Although the session was too short for what we were attempting, it was a great opportunity to share ideas about building community, and while the specific focus was for online teaching, there were many interesting ideas that would work well either way. By far, the one that impressed me the most was the Utrecht University Travel Guide. This was, first of all, a Place-as-Text program, which I love, but one of the students involved commented that it was a great way to build a sense of teamwork and belonging within the teams that made the tours. As I look ahead to expanding my eight-week summer version of MUS 1600 to a fifteen-week, in-person iteration, this might be a more efficient way to get my Place-as-Text work done. Groups of students, say, could find and arrange transportation to a local music venue, etc.
Some of the other participants had use off-the-shelf products like Living Room Conversation and Flipgrid, which look interesting. I generally push back against “more tech,” but these have promise. A low-tech equivalent was simply assigning students to “make a meaningful connection” with someone, and then reflect on the experience. I would have found this excruciating, I think, had I been assigned it, but the concept is strong. In my situation, it would probably work better to begin with a discussion from Rushkoff’s Team Human, and then work to build meaningful connections within the class… which I suppose would probably happen anyway under the Class Culture model, but not as intentionally (maybe for Class Culture 2.0?). The easiest way to create connection is through shared experience, after all. For that matter, the more traumatic the experience the better, to a degree (I’m thinking of camping in the rain with the other Cub Scout dads). I can see this working in combination with the “Live Music Venue-as-Text” thing.

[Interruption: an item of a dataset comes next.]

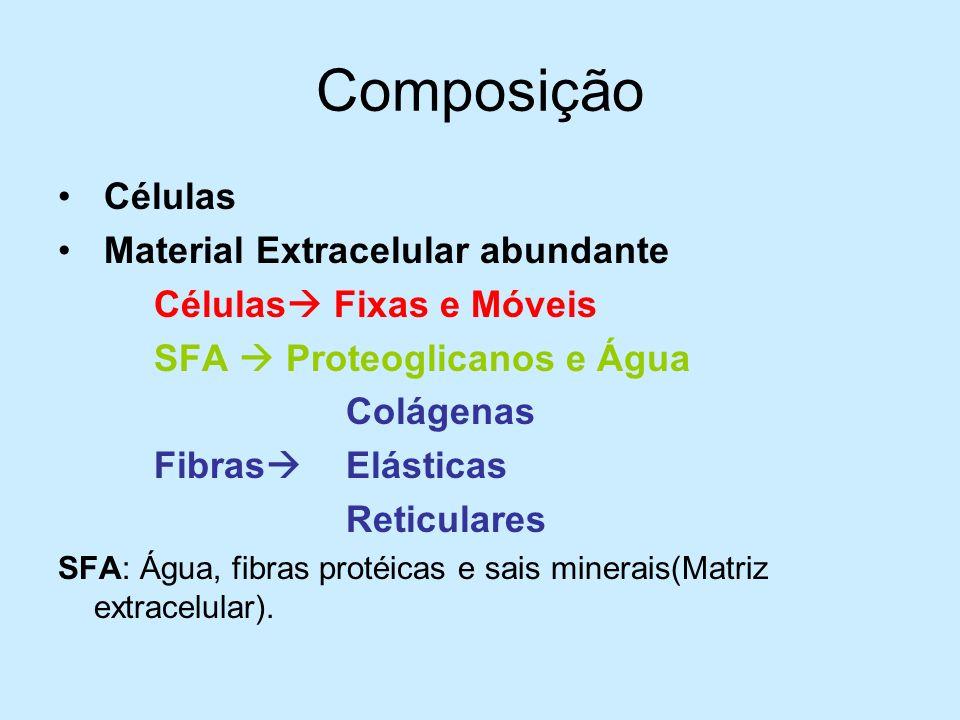 Composição Células Material Extracelular abundante Células Fixas e Móveis SFA Proteoglicanos e Água Colágenas Fibras Elásticas Reticulares SFA: Água,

Some final thoughts I took away were being vulnerable and making sure not to overwhelm students, especially in online contexts. The latter is a struggle for me: some of my students like to see the whole week spread out at once so that they can plan their schedules, but for others this is too much. I wonder whether there’s a way I could create different views like a calendar program? As far as the former, I expect I bring too much of my private life into the class as it is. Particularly when I was having anxiety attacks in Fall of 19: I had a sense that I was talking too much and it even showed up in my course evaluations.
Even though the session was too short, it was great to see everyone again. Beata reminded everyone of the Slack channel for the group, and it would be useful if we could leverage that to make an international community of practice. I’ll try to do my part, anyway.